Records shown:
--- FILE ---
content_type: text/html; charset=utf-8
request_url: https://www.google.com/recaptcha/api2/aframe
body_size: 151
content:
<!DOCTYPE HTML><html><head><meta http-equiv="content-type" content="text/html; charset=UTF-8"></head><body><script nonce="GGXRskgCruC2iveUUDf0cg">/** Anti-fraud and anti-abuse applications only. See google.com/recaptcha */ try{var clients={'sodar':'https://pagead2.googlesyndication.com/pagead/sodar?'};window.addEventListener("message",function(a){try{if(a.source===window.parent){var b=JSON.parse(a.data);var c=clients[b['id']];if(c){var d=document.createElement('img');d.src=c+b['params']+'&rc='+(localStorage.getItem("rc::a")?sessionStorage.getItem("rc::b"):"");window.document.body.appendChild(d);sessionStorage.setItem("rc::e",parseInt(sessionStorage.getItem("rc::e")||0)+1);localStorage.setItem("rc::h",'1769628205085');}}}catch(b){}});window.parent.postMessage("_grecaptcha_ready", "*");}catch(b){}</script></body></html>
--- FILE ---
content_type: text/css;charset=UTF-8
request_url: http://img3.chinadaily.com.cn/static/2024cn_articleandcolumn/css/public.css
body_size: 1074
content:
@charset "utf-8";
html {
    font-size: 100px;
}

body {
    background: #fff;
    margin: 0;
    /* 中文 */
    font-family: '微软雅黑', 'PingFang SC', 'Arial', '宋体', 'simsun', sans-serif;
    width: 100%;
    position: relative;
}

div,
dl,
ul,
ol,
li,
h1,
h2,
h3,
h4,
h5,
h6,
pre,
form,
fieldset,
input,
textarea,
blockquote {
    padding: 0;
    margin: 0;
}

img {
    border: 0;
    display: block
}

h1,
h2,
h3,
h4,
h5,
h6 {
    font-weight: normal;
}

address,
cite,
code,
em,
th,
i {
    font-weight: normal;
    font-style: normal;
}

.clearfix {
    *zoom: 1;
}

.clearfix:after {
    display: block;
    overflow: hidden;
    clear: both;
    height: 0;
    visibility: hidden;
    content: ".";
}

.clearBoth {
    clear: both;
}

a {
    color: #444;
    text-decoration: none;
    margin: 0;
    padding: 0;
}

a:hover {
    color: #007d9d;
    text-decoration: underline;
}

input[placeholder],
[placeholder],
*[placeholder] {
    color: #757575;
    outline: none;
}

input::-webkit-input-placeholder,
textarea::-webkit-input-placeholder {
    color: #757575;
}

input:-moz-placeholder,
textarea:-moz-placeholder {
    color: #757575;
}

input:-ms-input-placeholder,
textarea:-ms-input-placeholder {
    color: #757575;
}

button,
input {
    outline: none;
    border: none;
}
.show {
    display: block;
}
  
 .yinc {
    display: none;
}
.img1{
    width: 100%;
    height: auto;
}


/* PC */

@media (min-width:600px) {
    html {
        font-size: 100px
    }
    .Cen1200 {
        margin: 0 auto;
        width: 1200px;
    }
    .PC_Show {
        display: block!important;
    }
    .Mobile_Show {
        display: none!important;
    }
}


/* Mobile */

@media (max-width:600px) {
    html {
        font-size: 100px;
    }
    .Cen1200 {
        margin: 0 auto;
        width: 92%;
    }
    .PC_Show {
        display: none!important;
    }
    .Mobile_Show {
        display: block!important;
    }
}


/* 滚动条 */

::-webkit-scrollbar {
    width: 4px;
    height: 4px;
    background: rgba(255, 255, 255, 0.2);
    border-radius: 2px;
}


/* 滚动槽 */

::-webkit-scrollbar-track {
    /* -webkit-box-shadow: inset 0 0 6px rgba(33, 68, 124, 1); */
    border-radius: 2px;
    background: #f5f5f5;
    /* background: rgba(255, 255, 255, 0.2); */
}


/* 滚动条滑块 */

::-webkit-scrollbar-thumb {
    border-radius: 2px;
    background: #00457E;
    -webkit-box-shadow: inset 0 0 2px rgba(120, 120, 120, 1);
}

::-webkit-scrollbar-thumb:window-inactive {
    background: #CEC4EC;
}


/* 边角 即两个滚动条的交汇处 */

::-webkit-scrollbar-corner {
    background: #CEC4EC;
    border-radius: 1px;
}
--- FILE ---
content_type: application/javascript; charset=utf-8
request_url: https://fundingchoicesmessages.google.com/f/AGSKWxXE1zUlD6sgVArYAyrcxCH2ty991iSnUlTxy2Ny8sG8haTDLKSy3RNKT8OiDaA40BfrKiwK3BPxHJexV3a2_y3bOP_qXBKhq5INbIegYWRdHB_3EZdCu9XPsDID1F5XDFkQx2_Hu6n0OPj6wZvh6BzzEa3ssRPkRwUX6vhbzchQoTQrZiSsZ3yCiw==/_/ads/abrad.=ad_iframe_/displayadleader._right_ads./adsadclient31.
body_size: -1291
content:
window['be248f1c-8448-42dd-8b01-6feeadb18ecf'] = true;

What to work on:
Across all the records, find the lines containing the word "input" and reproduce each one.

Written response:
input,
input[placeholder],
input::-webkit-input-placeholder,
textarea::-webkit-input-placeholder {
input:-moz-placeholder,
input:-ms-input-placeholder,
textarea:-ms-input-placeholder {
input {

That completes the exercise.